Ia mendorong pintu kamar, dan melihat seorang pria sedang merangkak di atas ranjang memeluk sesuatu, sesekali mengeluarkan suara menangis. Suara itu terdengar sangat jelas di malam yang sunyi ini, bahkan menakutkan.
Saat Xiao Feng mengamati sosok “manusia” di depannya, pria itu perlahan memutar kepala. Mulutnya masih berlumuran darah pekat, sudut bibirnya telah robek, hingga gigi gerahamnya terlihat jelas. Di atas ranjang tergeletak jasad anak laki-laki yang sudah lama mati, tubuh bagian bawahnya telah hilang, dada bagian atas juga hampir habis dimakan, beberapa tulang rusuk yang terpotong menyembul tajam di depan rongga dada.
Mulut zombie ini robek karena tersangkut tulang rusuk tajam saat melahap dada anak laki-laki itu. Bagi zombie yang tak punya rasa sakit, luka di mulut tak berarti apa-apa.
Pria paruh baya itu melepaskan anak laki-laki, lalu meraung ke arah Xiao Feng. Makhluk hidup jauh lebih menarik baginya daripada mayat, darah segar dapat dengan cepat meredakan rasa lapar yang mengerikan.
Siapa cepat, dialah yang menang. Xiao Feng tentu tak akan menunggu zombie itu bergerak dulu. Ia langsung menghantam kepala pria paruh baya itu dengan tongkat, tengkoraknya langsung penyok, namun zombie itu tak mati, tanpa rasa sakit ia segera bangkit dan menyerang Xiao Feng dengan raungan tajam.
Xiao Feng tetap tenang, mundur beberapa langkah hingga keluar dari kamar, sementara zombie itu menerjang dengan ganas.
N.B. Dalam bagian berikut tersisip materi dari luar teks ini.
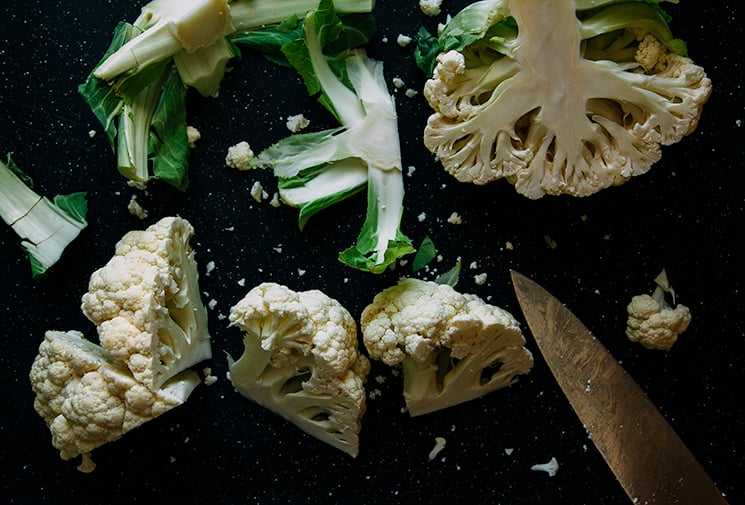 trimmin' // via @thefirstmess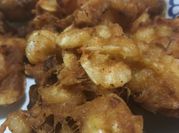 Gambar cucur udang rangup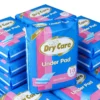 Overnight Protection Heavy Absorbency Thick Comfortable Skin Friendly Disposable Underpad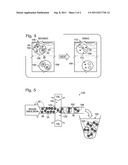 SYSTEM FOR HOT-START AMPLIFICATION VIA A MULTIPLE EMULSION diagram and image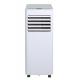 115V 10000 BTU Evaporative Portable Refrigerative Air Conditioner Cooling Fan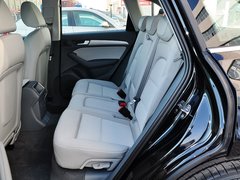 2015款 40 TFSI 进取型 5座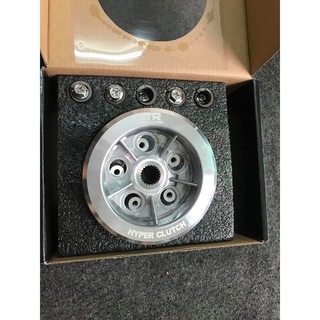 Nồi sau CTR 5 Lò Xo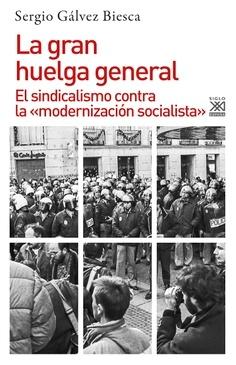 La Gran Huelga General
Terdengar suara keras, tubuh zombie itu melayang ke udara dan menghantam bingkai pintu dengan keras, hingga bingkai pintu berlubang dan pecahan-pecahan menempel di kepala zombie tersebut.
Setelah itu, tubuhnya jatuh dengan keras ke lantai, hingga lantai keramik pun retak.
Inilah teknik pengendalian gravitasi. Xiao Feng sudah sangat terampil menggunakan kekuatan ini; di kehidupan sebelumnya, ia sering mempermainkan orang dengan penguasaan gravitasi yang luar biasa. Di akhir zaman, meski hanya punya kekuatan yang terkesan tak berguna, ia tetap harus memanfaatkannya semaksimal mungkin. Xiao Feng tak punya pilihan lain, hanya kekuatan inilah yang ia miliki, dan setiap hari ia menghabiskan separuh waktunya untuk melatihnya.
“Medan anti-gravitasi dan super gravitasi, hmm, kali ini kau pasti mati atau cacat,” Xiao Feng mengejek sambil menatap pria paruh baya yang sudah kehilangan separuh kepala. Ia kembali menghantam kepala zombie itu.
Dengan suara keras, tengkorak zombie itu pecah, otaknya yang berwarna putih bercampur cairan merah gelap mengalir keluar. Xiao Feng mengendalikan kekuatannya dengan tepat, kepala zombie itu tidak hancur berantakan, lalu zombie itu kejang beberapa saat sebelum akhirnya diam tak bergerak.
Xiao Feng mengambil pisau kecil dari sakunya, lalu mengiris dada zombie itu, kemudian memasukkan tangan yang sudah mengenakan sarung ke dalam tubuhnya.